Supplied material:

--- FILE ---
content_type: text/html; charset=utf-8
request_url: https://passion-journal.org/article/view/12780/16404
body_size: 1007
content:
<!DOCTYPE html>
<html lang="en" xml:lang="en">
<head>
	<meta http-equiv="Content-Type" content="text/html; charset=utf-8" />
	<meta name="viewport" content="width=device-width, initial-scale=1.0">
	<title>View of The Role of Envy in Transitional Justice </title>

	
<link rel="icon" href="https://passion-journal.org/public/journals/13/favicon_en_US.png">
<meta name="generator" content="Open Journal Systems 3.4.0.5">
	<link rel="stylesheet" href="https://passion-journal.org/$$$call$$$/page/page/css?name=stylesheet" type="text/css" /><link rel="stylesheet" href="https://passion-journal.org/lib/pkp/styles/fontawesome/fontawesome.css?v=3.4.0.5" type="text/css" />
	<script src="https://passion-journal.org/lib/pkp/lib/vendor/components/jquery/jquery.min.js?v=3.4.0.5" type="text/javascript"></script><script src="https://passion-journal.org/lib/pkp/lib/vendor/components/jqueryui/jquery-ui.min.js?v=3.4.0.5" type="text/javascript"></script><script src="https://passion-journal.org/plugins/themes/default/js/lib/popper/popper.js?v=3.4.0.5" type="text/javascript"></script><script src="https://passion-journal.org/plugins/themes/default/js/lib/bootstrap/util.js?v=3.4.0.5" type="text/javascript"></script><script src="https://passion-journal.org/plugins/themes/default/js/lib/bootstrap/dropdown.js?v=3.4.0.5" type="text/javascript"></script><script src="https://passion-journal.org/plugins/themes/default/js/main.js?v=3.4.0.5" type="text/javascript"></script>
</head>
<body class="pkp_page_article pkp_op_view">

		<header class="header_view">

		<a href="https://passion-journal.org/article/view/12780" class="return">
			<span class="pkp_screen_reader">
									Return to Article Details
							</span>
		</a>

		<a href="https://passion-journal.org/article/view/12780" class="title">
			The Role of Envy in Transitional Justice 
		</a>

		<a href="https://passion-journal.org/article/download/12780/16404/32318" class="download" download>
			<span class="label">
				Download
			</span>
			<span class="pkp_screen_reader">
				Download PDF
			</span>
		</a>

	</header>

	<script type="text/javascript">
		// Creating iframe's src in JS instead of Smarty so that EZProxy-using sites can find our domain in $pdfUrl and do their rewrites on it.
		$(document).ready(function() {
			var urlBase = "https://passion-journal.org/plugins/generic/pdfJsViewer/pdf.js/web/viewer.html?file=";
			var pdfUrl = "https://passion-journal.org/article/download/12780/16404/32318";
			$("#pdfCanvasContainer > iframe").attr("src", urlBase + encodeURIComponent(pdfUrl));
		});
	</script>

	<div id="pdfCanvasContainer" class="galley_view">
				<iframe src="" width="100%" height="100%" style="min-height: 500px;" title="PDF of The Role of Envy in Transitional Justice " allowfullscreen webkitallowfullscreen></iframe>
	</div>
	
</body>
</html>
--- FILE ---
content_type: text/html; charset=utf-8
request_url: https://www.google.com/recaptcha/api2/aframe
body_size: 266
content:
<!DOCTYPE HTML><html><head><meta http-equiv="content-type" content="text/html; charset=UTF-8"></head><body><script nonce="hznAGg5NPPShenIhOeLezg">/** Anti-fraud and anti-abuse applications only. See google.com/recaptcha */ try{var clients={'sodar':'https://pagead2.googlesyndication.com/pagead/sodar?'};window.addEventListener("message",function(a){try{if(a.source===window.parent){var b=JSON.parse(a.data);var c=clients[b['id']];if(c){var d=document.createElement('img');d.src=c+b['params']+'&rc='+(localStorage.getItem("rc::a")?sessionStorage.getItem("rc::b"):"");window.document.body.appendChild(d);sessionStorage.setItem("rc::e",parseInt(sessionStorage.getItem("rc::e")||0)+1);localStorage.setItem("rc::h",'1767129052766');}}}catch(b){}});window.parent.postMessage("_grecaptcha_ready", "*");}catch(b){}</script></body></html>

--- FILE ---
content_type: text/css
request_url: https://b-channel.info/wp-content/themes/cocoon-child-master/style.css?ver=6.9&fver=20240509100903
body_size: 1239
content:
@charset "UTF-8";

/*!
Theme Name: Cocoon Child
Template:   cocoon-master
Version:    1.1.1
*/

Exercise prompt: Start at the first line of the material. Reproduce every line exactly, ending with the line that holds "<title>View of The".

Result for this task:
--- FILE ---
content_type: text/html; charset=utf-8
request_url: https://passion-journal.org/article/view/12780/16404
body_size: 1007
content:
<!DOCTYPE html>
<html lang="en" xml:lang="en">
<head>
	<meta http-equiv="Content-Type" content="text/html; charset=utf-8" />
	<meta name="viewport" content="width=device-width, initial-scale=1.0">
	<title>View of The Role of Envy in Transitional Justice </title>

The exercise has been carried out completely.